A ce titre, il attire l’attention de tous sur leur responsabilité à protéger ces arbres, convaincu que la survie de leurs traditions en dépend. « La disparition des plantes constitue une réelle menace pour nos traditions », s’alarme Zakaria Traoré, chef de terre de Guéna. Fibres noires et autres objets culturels sont également visibles sur le mur d’une case ronde à l’entrée de la cour de Adama Sanou, fervent adepte de la religion traditionnelle. Même dans ses rêves les plus fous, il n’a jamais songé un instant à se convertir à l’islam ou au christianisme. Il dit préférer suivre la voie de ses ancêtres et en est fier.
Pour ce faire, il ne se laisse pas influencer par une quelconque religion. Convaincu de son choix, il affirme n’avoir aucun complexe à adorer ses ancêtres à visage découvert. « Il y a des gens qui se cachent la nuit pour venir faire des sacrifices de poulets ici », atteste-t-il. Brama Coulibaly est du même avis.
Pour avoir été initié et obtenu le dernier grade de sa communauté, adorer des dieux étrangers ne semble pas l’emballer. Pour toutes ces raisons, Bakary Coulibaly, secrétaire chargé de la gestion de la forêt de Tin, prône des actions vigoureuses dans la gestion de leur forêt. Veiller à ce qu’elle ne soit pas dégradée est, de on point de vue, un impératif. Il martèle qu’avec l’appui des services de l’environnement, la sécurité du site est plus ou moins assurée.

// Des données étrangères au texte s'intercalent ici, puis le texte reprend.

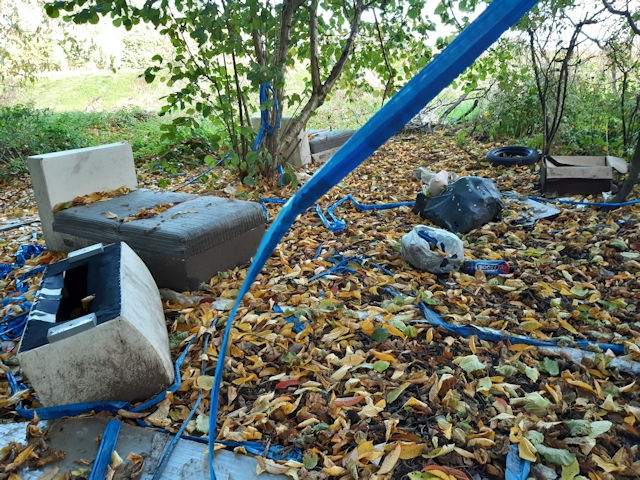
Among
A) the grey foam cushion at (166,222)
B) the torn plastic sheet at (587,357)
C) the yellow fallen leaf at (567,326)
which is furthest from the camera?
the grey foam cushion at (166,222)

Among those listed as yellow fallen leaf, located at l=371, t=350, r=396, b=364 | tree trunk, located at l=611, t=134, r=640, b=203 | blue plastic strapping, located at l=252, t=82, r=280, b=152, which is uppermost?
blue plastic strapping, located at l=252, t=82, r=280, b=152

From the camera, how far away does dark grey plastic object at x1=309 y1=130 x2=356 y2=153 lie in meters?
6.72

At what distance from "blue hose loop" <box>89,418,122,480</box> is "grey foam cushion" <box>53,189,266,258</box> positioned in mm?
1147

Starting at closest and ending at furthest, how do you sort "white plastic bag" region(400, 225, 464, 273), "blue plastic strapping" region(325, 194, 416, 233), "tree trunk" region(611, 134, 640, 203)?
"white plastic bag" region(400, 225, 464, 273) → "tree trunk" region(611, 134, 640, 203) → "blue plastic strapping" region(325, 194, 416, 233)

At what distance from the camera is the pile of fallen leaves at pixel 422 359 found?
1714 mm

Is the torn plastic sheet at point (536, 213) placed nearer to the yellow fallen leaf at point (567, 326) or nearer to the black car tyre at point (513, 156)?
the black car tyre at point (513, 156)

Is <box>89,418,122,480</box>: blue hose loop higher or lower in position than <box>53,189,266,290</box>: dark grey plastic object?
lower

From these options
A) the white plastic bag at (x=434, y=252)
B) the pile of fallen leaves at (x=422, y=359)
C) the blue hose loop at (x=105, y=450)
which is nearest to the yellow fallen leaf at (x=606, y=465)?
the pile of fallen leaves at (x=422, y=359)

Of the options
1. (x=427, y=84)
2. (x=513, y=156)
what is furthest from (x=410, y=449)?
(x=513, y=156)

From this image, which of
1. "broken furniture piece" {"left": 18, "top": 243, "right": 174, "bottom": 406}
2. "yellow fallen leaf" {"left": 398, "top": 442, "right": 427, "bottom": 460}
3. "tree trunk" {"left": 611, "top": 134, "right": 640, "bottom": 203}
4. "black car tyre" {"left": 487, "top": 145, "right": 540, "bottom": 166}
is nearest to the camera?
"yellow fallen leaf" {"left": 398, "top": 442, "right": 427, "bottom": 460}

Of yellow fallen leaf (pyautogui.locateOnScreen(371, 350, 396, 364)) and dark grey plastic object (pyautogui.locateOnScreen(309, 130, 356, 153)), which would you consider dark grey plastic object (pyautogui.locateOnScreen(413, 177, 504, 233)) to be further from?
dark grey plastic object (pyautogui.locateOnScreen(309, 130, 356, 153))

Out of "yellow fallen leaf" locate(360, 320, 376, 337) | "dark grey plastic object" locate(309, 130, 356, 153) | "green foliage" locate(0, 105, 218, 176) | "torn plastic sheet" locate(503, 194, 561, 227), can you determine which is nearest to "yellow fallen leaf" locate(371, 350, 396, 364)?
"yellow fallen leaf" locate(360, 320, 376, 337)

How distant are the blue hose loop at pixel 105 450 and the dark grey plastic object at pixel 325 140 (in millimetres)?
5239

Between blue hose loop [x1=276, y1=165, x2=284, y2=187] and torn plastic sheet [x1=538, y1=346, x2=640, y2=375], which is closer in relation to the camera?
torn plastic sheet [x1=538, y1=346, x2=640, y2=375]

« Si nous avons une difficulté quelconque, nous leur faisons appel et ils nous aident à trouver des solutions », indique-t-il. Dans les croyances traditionnelles, toujours fortement enracinées dans le Kénédougou, la brousse occupe une place centrale en tant qu’espace naturel à l’origine de tout et en lien à l’invisible. C’est dans ce sens que la communauté Sèmè (Siamu) continue de pratiquer l’initiation au « Dwo » ou « donoblih».
La dernière édition a eu lieu en 2023 Rendez-vous est pris pour 2063 pour la prochaine édition. « Nous sommes nés trouvé cette tradition. Nous ferons tout pour la préserver de manière à ce que les valeurs qu’elles prônent soient transférées aux générations futures », insiste le sexagénaire Brama Coulibaly. Du reste, les populations demandent aux autorités de les accompagner à mieux sécuriser ces espaces boisés qui participent du même coup à la sauvegarde de leurs coutumes.
Ouamtinga Michel ILBOUDO
omichel20@gmail.com
Les funérailles du vieux baobab
A Guéna, la population vénère certains arbres. Le baobab en fait partie. Les vieux baobabs qui meurent sont traités avec respect et considération. La population célèbre leurs funérailles à l’image d’une personne âgée qui est décédée. Cette pratique est censée calmer la colère des génies qui se cachent très souvent dans ces arbres séculaires. Pour organiser leurs funérailles, les femmes préparent le dolo et les hommes apportent des animaux. Cette manifestation solennelle ne saurait cependant dépasser une journée. Cette pratique est révélatrice de la place de l’arbre dans la vie de l’homme. Dès qu’un tel arbre meurt, son bois n’est pas consommé. Même es petits enfants savent ces choses élémentaires et s’en méfient.